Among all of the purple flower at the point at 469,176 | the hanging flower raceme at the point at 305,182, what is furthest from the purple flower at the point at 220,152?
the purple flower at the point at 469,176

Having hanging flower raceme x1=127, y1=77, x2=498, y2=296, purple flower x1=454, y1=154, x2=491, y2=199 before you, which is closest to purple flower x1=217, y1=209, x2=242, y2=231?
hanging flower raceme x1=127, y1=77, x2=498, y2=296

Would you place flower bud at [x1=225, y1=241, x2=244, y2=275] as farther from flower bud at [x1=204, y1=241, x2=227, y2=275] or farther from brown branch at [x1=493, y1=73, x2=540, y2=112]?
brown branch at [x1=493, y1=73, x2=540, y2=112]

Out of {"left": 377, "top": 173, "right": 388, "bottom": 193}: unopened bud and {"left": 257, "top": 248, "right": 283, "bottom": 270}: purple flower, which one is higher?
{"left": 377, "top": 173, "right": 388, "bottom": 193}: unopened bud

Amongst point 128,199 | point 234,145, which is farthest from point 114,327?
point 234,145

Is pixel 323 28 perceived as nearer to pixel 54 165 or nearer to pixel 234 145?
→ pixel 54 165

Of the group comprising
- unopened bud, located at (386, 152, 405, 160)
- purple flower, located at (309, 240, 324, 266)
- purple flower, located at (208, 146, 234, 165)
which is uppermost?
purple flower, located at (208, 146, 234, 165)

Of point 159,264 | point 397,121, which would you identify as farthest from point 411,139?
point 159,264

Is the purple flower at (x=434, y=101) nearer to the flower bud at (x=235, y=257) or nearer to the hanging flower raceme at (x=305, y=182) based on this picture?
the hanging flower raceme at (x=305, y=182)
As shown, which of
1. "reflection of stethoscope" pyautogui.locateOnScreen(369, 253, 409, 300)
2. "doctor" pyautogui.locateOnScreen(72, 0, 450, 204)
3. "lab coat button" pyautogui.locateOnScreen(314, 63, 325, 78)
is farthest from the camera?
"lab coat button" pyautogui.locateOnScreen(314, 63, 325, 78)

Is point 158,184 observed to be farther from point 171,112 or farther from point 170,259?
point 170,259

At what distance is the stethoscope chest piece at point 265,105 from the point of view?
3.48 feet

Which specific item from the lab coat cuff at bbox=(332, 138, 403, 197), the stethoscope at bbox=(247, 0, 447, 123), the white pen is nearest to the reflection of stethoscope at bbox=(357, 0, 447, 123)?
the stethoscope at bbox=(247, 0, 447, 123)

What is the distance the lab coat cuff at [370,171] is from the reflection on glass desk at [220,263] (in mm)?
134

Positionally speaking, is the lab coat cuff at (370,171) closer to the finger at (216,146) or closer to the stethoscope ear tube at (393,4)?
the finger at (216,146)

▶ [Exercise goal]
Each entry above needs to be retyped exactly.

▶ [Solution to the exercise]
Among all of the purple flower at the point at 469,176 | the hanging flower raceme at the point at 305,182, what is furthest from the purple flower at the point at 220,152?
the purple flower at the point at 469,176

Having hanging flower raceme x1=127, y1=77, x2=498, y2=296, purple flower x1=454, y1=154, x2=491, y2=199 before you, which is closest to purple flower x1=217, y1=209, x2=242, y2=231?
hanging flower raceme x1=127, y1=77, x2=498, y2=296

Would you place flower bud at [x1=225, y1=241, x2=244, y2=275] as farther from flower bud at [x1=204, y1=241, x2=227, y2=275] or farther from brown branch at [x1=493, y1=73, x2=540, y2=112]?
brown branch at [x1=493, y1=73, x2=540, y2=112]

Out of {"left": 377, "top": 173, "right": 388, "bottom": 193}: unopened bud and {"left": 257, "top": 248, "right": 283, "bottom": 270}: purple flower, which one is higher?
{"left": 377, "top": 173, "right": 388, "bottom": 193}: unopened bud

Amongst point 128,199 | point 234,145, which is farthest from point 114,327?
point 234,145

Is pixel 323 28 perceived as nearer to pixel 54 165 or nearer to pixel 234 145?
→ pixel 54 165

Of the group comprising
- unopened bud, located at (386, 152, 405, 160)
- purple flower, located at (309, 240, 324, 266)
- purple flower, located at (208, 146, 234, 165)
which is uppermost?
purple flower, located at (208, 146, 234, 165)

Of point 159,264 | point 397,121, which would you identify as farthest from point 411,139?
point 159,264

Is the purple flower at (x=434, y=101) nearer to the flower bud at (x=235, y=257) or nearer to the hanging flower raceme at (x=305, y=182) based on this picture?
the hanging flower raceme at (x=305, y=182)
As shown, which of
1. "reflection of stethoscope" pyautogui.locateOnScreen(369, 253, 409, 300)
2. "doctor" pyautogui.locateOnScreen(72, 0, 450, 204)
3. "lab coat button" pyautogui.locateOnScreen(314, 63, 325, 78)
is farthest from the camera?
"lab coat button" pyautogui.locateOnScreen(314, 63, 325, 78)

Is point 158,184 observed to be farther from point 171,112 or farther from point 170,259?
point 170,259

At what distance is the stethoscope chest piece at point 265,105 from the point of view?
3.48 feet

Which specific item from the lab coat cuff at bbox=(332, 138, 403, 197), the stethoscope at bbox=(247, 0, 447, 123), the white pen is nearest to the reflection of stethoscope at bbox=(357, 0, 447, 123)?
the stethoscope at bbox=(247, 0, 447, 123)

What is the distance the lab coat cuff at [370,171] is from the reflection on glass desk at [220,263] (in mm)?
134

Positionally speaking, is the lab coat cuff at (370,171) closer to the finger at (216,146) or closer to the stethoscope ear tube at (393,4)?
the finger at (216,146)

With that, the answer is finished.